Disclaimer: The code in this repository is derived from the Extended Kalman Filter project of Udacity. If you like it feel free to support it in the above link!
We implement an Extended Kalman Filter (EKF) to estimate the state of a moving car given noisy LiDAR and RADAR measurements. The equations of motions are assumed as follows:
px[k+1] = px[k+1] + vx[k] * dt + wpx[k]
py[k+1] = py[k+1] + vy[k] * dt + wpy[k]
vx[k+1] = vx[k] + wvx[k]
vy[k+1] = vy[k] + wvy[k]
i.e., a linear system, where px
and py
denote the position of the car along the x and y axes, and vx
and vy
the corresponding velocities. The quantity w
is assumed to be Gaussian white noise.
The fusion of the two types of measurements is performed as follows:
- when the incoming measurement is from the LiDAR, its output is
y[k] = (px[k], py[k])
, which is a linear function of the state and, hence, we use a regular Kalman Filter prediction and update step. - when the incoming measurement is from the RADAR, its output is
y[k] = (sqrt(px[k]^2+py[k]^2), atan(py[k]/px[k]), (px[k]vx[k]+py[k]vy[y])/sqrt(px[k]^2+py[k]^2))

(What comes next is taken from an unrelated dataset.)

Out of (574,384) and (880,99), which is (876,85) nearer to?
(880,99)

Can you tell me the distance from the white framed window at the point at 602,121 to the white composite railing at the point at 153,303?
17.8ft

, which is a non-linear function of the state and, hence, we use an Extended Kalman Filter prediction and update step.
- Udacity's Term 2 Simulator.
- uWebSocketIO, which can be installed using the provided bash scripts by Udacity for either Linux or Mac systems.
- Eigen template library for linear algebra.
- cmake >= 3.5
- make >= 4.1 (Linux, Mac)
- gcc/g++ >= 5.4
Once the dependencies are installed, the main program is built and run as follows:
mkdir build
cd build
cmake ..
make
./ExtendedKF
If successful the output should be:
Listening to port 4567
Connected!!!
Then, one just opens the simulator and executes a test run.
For more details on how main.cpp uses uWebSocketIO to communicate with the simulator is as follows see the original Udacity repository.